SDCNet: Size Divide and Conquer Network for Salient Object Detection

Senbo Yan, Xiaowen Song, Chuer Yu; Proceedings of the Asian Conference on Computer Vision (ACCV), 2020

Abstract


The fully convolutional neural network (FCN) based methods achieve great performances in salient object detection (SOD). However, most existing methods have difficulty in detecting small or large objects. To solve this problem, we propose Size Divide and Conquer Network (SDCNet) which learning the features of salient objects of different sizes separately for better detection. Specifically, SDCNet contains two main aspects: (1)We calculate the proportion of objects in the image (with the ground truth of pixel-level) and train a size inference module to predict the size of salient objects. (2) We novelly propose a Multi-channel Size Divide Module (MSDM) to learning the features of salient objects with different sizes, respectively.
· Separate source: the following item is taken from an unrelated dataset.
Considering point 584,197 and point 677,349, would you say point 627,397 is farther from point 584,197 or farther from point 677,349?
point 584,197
In detail, we employ MSDM following each block of the backbone network and use different channels to extract features of salient objects within different size range at various resolutions. Unlike coupling additional features, we encode the network based on the idea of divide and conquer for different data distributions, and learn the features of salient objects of different sizes specifically. The experimental results show that SDCNet outperforms 14 state-of-the-art methods on five benchmark datasets without using other auxiliary techniques.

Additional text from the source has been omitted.